Any hosting company worth their salt will not provide an IP to you simply because you’ve bought into the myth that somehow Google will find your content far more dazzling simply because you finagled your way into a Dedicated IP. “SEO” is not a justification to ARIN to grant you a Dedicated IP, and considering the run on IP addresses for legitimate purposes and not because they’re seen as fairy dust that will somehow make your site faster, you won’t get one just because you want one.

The best way to get good ranking with Google is the same as it’s always been – create a good site. Have and offer something people want. Create original content that people want to read. Do it the old fashioned way – tweak your meta-tags, submit your URL, and work at it.
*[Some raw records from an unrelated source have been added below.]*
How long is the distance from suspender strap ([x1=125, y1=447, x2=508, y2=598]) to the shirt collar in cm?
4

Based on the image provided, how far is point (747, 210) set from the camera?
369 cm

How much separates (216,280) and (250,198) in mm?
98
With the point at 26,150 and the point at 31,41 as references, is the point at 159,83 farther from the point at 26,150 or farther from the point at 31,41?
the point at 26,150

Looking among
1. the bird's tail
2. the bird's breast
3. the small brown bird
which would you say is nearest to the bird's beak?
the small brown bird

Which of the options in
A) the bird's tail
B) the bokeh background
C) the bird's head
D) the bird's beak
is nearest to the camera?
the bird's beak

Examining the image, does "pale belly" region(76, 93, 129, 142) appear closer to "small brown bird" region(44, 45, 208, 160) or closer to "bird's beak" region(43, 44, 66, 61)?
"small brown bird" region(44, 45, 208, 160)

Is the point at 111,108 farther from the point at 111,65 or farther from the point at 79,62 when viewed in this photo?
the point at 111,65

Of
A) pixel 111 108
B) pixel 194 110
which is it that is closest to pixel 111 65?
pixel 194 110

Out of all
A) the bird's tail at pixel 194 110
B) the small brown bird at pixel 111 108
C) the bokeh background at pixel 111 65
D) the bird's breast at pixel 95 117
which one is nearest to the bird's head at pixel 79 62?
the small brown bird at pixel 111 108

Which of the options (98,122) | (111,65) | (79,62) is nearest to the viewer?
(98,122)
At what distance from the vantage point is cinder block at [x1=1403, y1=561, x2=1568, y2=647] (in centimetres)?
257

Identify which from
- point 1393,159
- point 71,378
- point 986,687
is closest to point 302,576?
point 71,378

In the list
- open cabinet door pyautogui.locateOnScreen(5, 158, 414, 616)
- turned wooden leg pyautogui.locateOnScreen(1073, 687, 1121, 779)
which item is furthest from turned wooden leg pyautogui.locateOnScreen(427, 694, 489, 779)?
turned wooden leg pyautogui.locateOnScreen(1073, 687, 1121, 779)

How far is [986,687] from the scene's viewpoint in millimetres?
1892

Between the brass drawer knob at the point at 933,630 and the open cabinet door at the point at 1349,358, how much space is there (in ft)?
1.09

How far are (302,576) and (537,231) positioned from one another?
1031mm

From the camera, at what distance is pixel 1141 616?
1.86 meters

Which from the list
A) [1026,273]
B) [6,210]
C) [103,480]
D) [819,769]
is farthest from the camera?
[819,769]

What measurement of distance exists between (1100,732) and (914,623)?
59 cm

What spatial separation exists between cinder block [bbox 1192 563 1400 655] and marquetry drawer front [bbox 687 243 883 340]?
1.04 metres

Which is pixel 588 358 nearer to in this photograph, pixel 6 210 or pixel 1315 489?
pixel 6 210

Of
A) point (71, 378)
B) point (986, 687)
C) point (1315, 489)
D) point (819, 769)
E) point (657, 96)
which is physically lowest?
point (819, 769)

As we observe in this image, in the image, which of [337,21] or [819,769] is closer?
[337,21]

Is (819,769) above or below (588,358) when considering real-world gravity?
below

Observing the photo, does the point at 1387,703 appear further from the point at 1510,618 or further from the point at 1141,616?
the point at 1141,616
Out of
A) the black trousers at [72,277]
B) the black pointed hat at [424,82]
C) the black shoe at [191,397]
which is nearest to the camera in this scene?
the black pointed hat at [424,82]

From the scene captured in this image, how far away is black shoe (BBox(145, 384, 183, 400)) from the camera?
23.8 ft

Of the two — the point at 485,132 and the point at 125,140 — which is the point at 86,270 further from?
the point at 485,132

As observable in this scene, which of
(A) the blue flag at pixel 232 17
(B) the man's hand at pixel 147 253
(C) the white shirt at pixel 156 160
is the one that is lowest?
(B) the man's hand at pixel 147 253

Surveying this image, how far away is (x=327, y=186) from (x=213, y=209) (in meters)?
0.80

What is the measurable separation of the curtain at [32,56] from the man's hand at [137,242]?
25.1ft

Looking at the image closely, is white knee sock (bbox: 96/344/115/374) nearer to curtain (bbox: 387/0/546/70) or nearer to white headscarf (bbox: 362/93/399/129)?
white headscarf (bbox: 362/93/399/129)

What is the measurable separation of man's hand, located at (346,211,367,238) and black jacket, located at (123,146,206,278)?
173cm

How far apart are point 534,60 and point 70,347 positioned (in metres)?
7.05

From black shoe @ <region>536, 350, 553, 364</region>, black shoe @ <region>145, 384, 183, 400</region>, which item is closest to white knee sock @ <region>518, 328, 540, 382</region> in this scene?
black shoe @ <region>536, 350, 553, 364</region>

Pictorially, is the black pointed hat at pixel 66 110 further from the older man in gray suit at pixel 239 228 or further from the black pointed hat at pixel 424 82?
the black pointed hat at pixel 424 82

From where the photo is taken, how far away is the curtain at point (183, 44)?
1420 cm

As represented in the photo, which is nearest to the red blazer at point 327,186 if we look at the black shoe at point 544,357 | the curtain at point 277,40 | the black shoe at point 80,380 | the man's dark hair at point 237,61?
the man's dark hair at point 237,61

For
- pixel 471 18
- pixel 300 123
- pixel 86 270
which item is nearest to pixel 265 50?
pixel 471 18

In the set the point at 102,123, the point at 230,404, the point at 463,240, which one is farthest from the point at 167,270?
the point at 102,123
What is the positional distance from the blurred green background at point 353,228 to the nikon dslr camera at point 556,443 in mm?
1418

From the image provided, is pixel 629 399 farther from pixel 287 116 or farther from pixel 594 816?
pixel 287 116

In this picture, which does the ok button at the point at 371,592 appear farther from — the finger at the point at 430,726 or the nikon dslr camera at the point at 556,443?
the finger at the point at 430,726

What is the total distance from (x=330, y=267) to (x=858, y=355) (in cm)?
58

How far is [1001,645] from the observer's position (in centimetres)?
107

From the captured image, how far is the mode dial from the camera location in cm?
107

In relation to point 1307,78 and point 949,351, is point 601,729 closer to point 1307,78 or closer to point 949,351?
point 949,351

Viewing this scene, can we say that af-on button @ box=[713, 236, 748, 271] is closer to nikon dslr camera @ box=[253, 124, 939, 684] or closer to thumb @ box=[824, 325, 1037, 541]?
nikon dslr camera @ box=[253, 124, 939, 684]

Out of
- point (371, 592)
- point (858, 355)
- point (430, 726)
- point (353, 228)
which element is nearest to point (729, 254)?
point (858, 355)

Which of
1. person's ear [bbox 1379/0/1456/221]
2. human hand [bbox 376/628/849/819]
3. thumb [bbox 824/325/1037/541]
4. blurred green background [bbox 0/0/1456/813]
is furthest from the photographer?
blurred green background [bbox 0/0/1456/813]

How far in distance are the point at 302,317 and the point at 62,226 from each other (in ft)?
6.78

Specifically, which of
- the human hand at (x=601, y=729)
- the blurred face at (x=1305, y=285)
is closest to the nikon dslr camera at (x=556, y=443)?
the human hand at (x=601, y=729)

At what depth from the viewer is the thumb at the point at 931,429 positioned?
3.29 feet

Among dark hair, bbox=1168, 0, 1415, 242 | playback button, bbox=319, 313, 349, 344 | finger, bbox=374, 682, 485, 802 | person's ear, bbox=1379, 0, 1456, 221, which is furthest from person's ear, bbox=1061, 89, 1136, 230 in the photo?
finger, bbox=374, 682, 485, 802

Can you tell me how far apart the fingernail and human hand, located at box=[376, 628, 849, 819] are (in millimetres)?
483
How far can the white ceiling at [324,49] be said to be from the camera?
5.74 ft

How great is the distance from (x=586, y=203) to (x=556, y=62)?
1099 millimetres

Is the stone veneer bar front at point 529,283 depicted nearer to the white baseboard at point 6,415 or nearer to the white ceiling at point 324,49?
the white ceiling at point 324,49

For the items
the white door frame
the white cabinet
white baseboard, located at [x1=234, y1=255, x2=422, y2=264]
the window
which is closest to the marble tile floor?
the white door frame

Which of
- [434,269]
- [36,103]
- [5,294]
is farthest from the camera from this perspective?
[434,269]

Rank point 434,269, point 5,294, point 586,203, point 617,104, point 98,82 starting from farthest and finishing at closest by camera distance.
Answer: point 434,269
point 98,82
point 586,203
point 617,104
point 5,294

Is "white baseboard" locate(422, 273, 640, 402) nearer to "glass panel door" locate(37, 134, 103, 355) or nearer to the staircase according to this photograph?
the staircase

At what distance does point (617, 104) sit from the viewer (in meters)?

The best way to get your PR up is still the hardest – good, old-fashioned work.


Update after publication:

I’d like to thank an un-named source at The Google itself that pointed out that Google has, in fact, openly dispelled this myth publicly back in 2002 in a Slashdot Interview with Google Director of Technology Craig Silverstein.

5) Google and IP address.
by Anonymous Coward

Why in this day and age does google continue to penalize sites that are virtual hosted? With ip addresses becoming harder to get/justify every day why does google discount the relevance of links that don’t come from a unique ip address. Please don’t just deny it, I think the Internet community deserves an explanation.

Craig answers:

I can’t just deny it? What are my other choices? [:)] Actually, Google handles virtually hosted domains and their links just the same as domains on unique IP addresses. If your ISP does virtual hosting correctly, you’ll never see a difference between the two cases. We do see a small percentage of ISPs every month that misconfigure their virtual hosting, which might account for this persistent misperception–thanks for giving me the chance to dispel a myth!

Thanks, Mr. Un-Named Source – I love to be able to publish something from 2002 that makes a whole lot of people that have been selling snake oil for 6 years about, especially when I didn’t know that ya’ll had gone on record saying this was BS.

So, there you have it. It’s BS, says the Google.